DIRECTIONS FOR THIS TASK ▸
In the records below, locate the line containing "Which item is closest to the camera among", then extract it and all following lines exactly, ending with the last line.

EXTRACTED MATERIAL ▸
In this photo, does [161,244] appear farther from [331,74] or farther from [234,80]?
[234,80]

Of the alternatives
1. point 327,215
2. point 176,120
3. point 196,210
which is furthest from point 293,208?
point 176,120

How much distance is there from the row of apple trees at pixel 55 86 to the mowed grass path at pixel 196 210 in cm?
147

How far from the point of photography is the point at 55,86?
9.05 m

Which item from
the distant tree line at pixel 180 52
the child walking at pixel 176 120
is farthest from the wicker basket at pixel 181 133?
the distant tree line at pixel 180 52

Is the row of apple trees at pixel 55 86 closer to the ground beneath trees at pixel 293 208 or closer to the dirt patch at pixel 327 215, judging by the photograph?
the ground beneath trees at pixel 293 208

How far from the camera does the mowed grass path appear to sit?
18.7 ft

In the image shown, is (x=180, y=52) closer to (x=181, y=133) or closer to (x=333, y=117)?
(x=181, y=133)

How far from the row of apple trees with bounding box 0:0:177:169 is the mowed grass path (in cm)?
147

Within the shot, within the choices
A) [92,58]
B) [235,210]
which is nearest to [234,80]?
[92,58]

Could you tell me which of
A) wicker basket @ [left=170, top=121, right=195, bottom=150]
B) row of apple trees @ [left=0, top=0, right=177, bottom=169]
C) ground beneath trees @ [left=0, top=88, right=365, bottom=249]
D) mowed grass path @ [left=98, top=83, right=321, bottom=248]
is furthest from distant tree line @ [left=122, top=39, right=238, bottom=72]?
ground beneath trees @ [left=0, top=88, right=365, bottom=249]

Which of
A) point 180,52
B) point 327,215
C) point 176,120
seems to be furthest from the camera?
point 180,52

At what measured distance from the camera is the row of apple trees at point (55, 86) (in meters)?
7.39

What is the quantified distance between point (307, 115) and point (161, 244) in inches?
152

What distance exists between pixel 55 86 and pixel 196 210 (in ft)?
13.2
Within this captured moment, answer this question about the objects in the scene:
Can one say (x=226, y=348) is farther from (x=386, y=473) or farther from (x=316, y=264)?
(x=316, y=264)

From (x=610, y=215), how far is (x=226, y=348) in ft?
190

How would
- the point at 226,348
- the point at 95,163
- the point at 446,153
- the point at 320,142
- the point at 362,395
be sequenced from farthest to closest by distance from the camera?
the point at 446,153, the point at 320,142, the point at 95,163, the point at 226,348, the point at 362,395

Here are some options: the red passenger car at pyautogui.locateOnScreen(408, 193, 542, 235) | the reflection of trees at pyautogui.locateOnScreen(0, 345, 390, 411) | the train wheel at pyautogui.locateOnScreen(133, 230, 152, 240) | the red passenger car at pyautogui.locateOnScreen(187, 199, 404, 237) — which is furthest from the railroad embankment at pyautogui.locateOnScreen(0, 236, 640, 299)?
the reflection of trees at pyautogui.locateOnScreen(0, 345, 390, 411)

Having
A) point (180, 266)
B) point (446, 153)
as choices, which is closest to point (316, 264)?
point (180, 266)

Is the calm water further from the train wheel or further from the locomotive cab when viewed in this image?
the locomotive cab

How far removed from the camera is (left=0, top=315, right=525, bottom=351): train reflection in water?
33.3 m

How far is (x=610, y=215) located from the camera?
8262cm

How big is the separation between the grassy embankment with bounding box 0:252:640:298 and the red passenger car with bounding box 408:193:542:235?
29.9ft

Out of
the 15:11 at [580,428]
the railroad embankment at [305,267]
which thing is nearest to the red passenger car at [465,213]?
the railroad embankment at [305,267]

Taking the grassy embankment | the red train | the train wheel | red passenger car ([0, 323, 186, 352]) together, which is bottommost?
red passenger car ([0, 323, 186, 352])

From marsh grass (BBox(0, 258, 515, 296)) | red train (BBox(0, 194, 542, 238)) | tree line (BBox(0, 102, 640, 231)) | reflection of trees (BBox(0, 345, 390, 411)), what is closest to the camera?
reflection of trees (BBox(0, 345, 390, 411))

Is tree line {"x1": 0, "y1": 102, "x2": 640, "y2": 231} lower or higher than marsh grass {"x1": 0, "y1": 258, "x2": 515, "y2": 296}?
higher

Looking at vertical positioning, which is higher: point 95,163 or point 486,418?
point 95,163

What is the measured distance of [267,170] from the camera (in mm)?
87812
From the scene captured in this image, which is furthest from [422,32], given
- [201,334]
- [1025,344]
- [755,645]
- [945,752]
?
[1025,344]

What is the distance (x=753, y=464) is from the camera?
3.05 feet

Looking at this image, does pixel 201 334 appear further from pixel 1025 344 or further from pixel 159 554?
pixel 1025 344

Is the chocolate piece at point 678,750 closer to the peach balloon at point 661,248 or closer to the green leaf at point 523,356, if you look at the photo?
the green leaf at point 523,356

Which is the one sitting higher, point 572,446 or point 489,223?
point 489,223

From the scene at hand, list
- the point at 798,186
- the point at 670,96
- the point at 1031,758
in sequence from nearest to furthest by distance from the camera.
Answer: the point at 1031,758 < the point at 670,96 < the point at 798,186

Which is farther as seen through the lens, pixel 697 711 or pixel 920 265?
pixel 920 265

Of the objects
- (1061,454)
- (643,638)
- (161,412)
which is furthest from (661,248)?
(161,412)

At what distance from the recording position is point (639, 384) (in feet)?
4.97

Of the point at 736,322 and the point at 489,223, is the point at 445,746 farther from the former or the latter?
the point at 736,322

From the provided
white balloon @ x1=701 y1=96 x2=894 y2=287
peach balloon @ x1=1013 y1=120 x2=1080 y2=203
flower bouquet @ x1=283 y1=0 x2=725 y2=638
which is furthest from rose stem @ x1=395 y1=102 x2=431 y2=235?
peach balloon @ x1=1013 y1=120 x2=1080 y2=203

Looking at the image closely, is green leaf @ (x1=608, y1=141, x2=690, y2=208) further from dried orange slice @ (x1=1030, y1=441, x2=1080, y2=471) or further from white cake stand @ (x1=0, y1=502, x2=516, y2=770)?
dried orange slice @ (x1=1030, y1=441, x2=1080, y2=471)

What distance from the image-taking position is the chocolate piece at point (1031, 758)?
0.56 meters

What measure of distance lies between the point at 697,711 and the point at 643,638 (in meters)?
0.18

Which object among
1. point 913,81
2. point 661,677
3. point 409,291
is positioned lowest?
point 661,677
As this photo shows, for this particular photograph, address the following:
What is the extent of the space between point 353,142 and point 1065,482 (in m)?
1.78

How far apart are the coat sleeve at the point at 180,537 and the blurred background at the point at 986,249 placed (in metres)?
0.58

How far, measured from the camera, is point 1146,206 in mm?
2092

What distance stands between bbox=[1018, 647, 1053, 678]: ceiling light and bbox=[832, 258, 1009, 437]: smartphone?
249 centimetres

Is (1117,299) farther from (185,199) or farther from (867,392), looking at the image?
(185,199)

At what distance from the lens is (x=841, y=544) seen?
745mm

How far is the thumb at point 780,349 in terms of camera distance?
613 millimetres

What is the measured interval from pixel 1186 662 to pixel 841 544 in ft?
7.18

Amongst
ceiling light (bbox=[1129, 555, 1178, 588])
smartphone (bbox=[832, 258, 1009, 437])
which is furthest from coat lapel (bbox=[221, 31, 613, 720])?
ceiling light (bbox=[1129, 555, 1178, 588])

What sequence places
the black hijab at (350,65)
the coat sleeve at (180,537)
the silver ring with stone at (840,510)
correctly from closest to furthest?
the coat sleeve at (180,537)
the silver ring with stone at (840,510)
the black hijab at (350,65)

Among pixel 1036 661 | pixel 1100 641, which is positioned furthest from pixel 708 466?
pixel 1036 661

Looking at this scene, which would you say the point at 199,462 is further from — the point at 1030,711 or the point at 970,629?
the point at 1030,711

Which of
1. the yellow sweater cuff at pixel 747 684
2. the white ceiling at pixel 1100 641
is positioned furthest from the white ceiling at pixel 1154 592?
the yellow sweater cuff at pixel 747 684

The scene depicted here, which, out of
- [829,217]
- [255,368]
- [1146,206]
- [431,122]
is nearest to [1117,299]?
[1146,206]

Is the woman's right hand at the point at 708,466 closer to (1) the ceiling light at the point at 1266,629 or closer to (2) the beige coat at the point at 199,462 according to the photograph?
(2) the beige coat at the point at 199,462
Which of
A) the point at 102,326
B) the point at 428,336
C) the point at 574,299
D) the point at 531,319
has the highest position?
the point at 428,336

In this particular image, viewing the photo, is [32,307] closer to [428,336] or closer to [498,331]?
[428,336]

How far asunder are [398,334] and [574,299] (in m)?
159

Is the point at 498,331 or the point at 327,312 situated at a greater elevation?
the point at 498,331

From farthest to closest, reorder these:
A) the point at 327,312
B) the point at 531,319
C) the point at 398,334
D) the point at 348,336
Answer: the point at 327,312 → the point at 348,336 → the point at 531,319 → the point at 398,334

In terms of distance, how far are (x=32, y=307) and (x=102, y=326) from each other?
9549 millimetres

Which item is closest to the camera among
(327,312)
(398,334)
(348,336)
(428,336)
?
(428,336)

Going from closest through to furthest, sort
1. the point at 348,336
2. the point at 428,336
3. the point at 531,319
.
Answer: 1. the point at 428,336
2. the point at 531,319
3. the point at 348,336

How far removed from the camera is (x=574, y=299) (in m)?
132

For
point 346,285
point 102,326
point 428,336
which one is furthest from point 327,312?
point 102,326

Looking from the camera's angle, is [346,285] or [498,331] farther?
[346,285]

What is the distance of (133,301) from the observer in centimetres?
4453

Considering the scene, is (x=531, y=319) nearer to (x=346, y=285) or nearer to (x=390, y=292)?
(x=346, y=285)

EXERCISE ANSWER ▸
Which item is closest to the camera among
(327,312)
(398,334)
(348,336)
(428,336)
?
(428,336)

Going from closest through to furthest, sort
1. the point at 348,336
2. the point at 428,336
3. the point at 531,319
.
Answer: 1. the point at 428,336
2. the point at 531,319
3. the point at 348,336

How far removed from the camera is (x=574, y=299) (in m)?
132

For
point 346,285
point 102,326
point 428,336
which one is furthest from point 327,312?
point 102,326

Looking from the camera's angle, is [346,285] or [498,331] farther?
[346,285]

What is the distance of (133,301) from the observer in centimetres?
4453

Considering the scene, is (x=531, y=319) nearer to (x=346, y=285) or nearer to (x=390, y=292)?
(x=346, y=285)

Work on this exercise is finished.